Pérolas de um devoto capitalista
A minha diatribe de hoje é dirigida a um doutorado em Economia (começa a ser preocupante a (de)formação cívica que esta espécie de ciência parece incutir em muitos dos seus especialistas) e vice-presidente da CIP, de nome Paulo Nunes de Almeida. Numa entrevista dada ao «Público», este senhor produziu um conjunto de asserções tão retorcidas e eivadas de uma idiossincrasia tão fervorosamente capitalista e neoliberal, que violentam até à náusea as preocupações sociais e o respeito pela dignidade laboral dos trabalhadores.
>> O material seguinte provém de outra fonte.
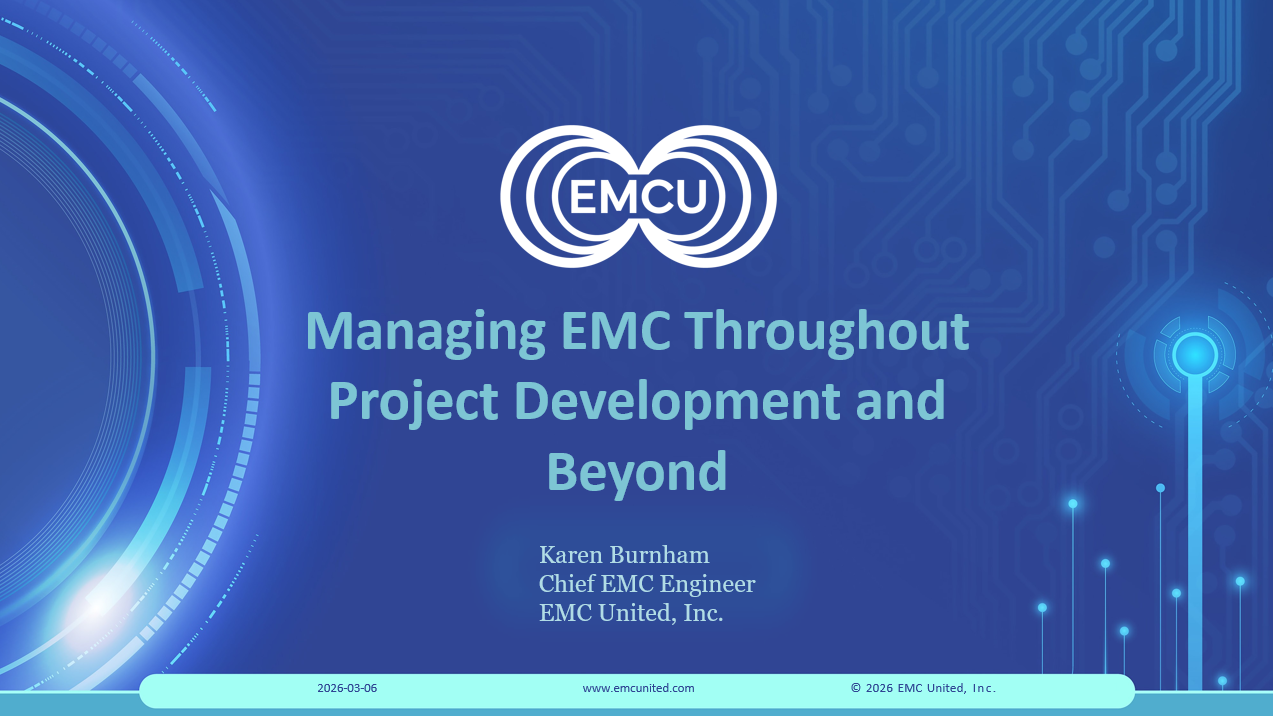 EMCU

Managing EMC Throughout Project Development and Beyond

Karen Burnham
Chief EMC Engineer
EMC United, Inc.

2026-03-06 www.emcunited.com © 2026 EMC United, Inc.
Passo a expor:
i) Para o douto economista, aumentar o salário mínimo nacional para 500 euros vai gerar mais desemprego - claro que sim, pois os empresários (ou patrões?) não se privarão de comprar os seus veículos topo de gama ou as suas residências de férias, além de que os lucros que obtêm e a distribuição das mais-valias são inegociáveis; vai daí e ameaçam cortar postos de trabalho, porque, como se vê, o dinheiro não estica...
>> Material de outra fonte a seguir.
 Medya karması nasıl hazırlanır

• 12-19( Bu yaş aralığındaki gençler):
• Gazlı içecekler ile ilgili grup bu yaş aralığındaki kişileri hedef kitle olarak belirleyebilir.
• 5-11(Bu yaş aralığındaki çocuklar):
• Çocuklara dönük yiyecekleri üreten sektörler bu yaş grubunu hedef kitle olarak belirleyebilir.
ii) Apela ele dramaticamente para que se proceda à redução do número de feriados - claro que sim, são uma causa substancialíssima da redução da produtividade e da competitividade; afinal, o ano só tem 365 dias, poucos para trabalhar e demasiados para folgar; então as férias e os inoportunos fins-de-semana não bastam?
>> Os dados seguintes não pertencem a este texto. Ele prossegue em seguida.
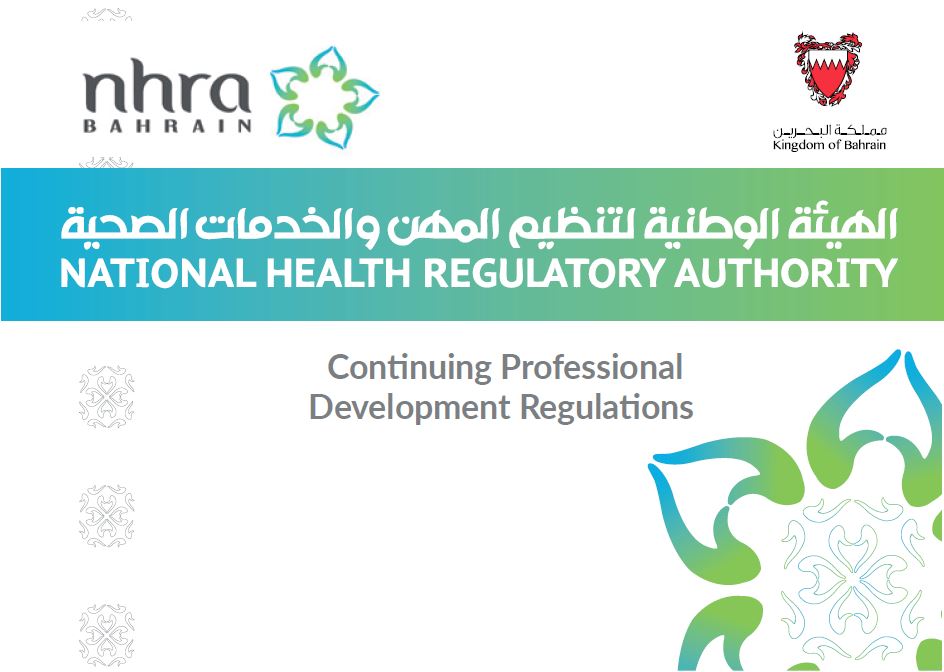 nhra
BAHRAIN

مملكة البحرين
Kingdom of Bahrain

الهيئة الوطنية لتنظيم المهن والخدمات الصحية
NATIONAL HEALTH REGULATORY AUTHORITY

Continuing Professional Development Regulations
iii) Sugere ele ao Governo, como bom, atento e exemplar cidadão que deve ser, a colocação de um tecto nas indemnizações - claro que sim, as indemnizações milionárias que os operários recebem com ligeireza merecem a nossa reprovação, pois não são administradores nem directores-gerais de bancos, de multinacionais ou de empresas públicas, para além de que já são muito bem remunerados mensalmente.
iv) Preocupado com a globalização, defende a criação de um «fundo» de ajustamento à dita com dinheiros públicos - claro que sim, há que dignificar a iniciativa privada e para isso há funcionários públicos a mais; as receitas dos impostos, ao contrário dos lucros das empresas, devem ser melhor repartidos.
v) E ainda refere o eloquente empresário a questão dos horários, mostrando que é cristão de boa cepa e um altruísta moral: magnânimo, opõe-se à discricionaridade no prolongamento do horário de trabalho, pois sabe por experiência própria que, a partir de determinado tempo extra, não é o cansaço que aumenta mas a produtividade que diminui! E quando há sazonal trabalho acrescido "nós temos que criar um mecanismo em que essas horas a mais possam ser compensadas nos períodos em que a empresa tem menos trabalho" - claro que sim, pois as horas-extra de trabalho só beliscam os lucros e ainda está para nascer o doutorado em Economia que defenda a equiparação do trabalho extraordinário a trabalho normal; o que interessa, portanto, é acabar com as horas extraordinárias usufruindo o patrão delas, como há muito fazem os bancos.
Como se vê, este depoimento é uma pérola apologética do capitalismo mais rude, bárbaro e selvagem que se possa imaginar. Sinal dos tempos, é com pressões desta índole que o Governo intervem na economia no sentido único de beneficiar o patronato (que, em Portugal, empresariado há pouco!), ainda demasiado molestado pelos mesquinhos interesses dos trabalhadores. O que a direita pretende não é «menos Estado, melhor Estado», mas sim «menos Estado social, melhor Estado elitista».
Paulo Nunes de Almeida dá até a entender que, se calhar, e se fosse caso disso, até vendia a própria mãe! Ou esquece que os assalariados também são gente com direito a ter família e que não nasceram com o propósito exclusivo de trabalhar ou de serem escravos?
2 Comments:
Tive de ir ler para acreditar... estou completamente aparvalhado... nem consigo fechar a boca...!
Agora os srs empresários, vulgo patos bravos, vão andar de polo e deixar de usar os visa gold para pagar jantares. Nã quuriam mais nada...
Volta Salazar, estás mais que perdoado!
Estes senhores economistas esquecem-se que se tratarem muito mal os seus trabalhadores acabam por perder também o seu consumidor final.
É que nos seus livros de "economês" não lhes explicam que, em última análise, são as mesmas pessoas.
Estes "merceeiros" estão a cavar a sua própria sepultura a grande velocidade.